To this end, the Round River student program is working with landowners and the Fundación Cordillera Tropical (FCT) in southern Sangay National Park, a mountainous region of incredible beauty. These mountains, called the Nudo del Azuay, are host to an intact wild fauna, including the Andean (Spectacled) bear, mountain tapir, puma, brocket deer, golden-plumed parakeet and crescent-faced antipitta. The Nudo del Azuay also has a long history of human presence—most likely since the early Holocene. It contains many pre-Columbian roads, terraces, and ceremonial sites, and páramo landscapes perhaps created and maintained by hunter-gatherers beginning in the early Holocene.
The goal of FCT and its landowner allies is to develop sustainable incentives for conservation.
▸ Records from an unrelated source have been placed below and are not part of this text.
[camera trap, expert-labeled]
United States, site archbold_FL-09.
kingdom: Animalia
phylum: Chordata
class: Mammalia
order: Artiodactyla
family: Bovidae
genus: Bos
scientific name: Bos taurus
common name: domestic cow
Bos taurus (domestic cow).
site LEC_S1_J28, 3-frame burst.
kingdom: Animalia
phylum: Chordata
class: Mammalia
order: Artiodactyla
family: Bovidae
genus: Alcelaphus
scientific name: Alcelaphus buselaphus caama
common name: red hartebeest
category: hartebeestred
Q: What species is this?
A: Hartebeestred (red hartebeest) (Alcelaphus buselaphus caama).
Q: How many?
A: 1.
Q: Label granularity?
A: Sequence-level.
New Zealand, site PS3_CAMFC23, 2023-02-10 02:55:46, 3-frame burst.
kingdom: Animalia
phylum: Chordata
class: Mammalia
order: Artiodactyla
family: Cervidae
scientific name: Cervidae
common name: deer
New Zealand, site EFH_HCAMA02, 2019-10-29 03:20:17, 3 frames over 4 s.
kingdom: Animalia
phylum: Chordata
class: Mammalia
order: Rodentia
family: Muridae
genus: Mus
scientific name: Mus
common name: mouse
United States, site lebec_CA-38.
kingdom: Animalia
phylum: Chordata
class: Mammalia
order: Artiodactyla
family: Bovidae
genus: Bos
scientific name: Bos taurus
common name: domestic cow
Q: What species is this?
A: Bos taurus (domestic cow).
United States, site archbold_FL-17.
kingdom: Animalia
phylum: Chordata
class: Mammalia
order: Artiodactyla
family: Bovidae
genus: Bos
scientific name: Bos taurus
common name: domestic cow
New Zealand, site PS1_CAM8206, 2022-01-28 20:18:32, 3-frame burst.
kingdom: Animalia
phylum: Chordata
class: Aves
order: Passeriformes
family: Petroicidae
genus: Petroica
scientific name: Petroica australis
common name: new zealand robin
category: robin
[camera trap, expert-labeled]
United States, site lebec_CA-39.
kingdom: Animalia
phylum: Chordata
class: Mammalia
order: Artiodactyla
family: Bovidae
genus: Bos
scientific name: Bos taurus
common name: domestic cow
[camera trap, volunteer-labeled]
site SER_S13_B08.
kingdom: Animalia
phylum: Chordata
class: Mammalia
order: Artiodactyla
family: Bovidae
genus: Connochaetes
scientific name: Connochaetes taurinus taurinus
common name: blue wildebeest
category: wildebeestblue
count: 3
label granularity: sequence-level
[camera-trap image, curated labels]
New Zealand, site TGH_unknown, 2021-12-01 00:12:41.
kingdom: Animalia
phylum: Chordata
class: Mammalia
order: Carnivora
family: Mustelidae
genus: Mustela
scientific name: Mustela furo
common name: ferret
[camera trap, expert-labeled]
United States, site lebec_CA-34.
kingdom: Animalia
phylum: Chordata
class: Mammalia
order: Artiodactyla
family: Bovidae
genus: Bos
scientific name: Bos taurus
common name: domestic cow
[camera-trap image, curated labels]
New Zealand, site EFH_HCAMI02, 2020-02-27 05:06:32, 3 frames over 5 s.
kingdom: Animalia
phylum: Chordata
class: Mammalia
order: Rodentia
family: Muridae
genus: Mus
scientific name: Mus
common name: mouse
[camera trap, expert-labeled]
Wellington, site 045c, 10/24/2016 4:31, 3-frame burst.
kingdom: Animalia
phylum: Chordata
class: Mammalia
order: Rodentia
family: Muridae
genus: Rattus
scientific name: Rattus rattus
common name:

Among the conservation tools employed are environmental education programs for the local residents of all ages, controlled studies to document the area’s biodiversity and hydrologic resources, support for community guards in Sangay National Park, ecological restoration, and compensation to landowners for their voluntary avoidance of deforestation and páramo cultivation. The RRCS student program has contributed significantly to FCT goals during the project’s history. It continues to do so, as well as generate data and in general aid the efforts by local landowners to conserve their forests and páramos.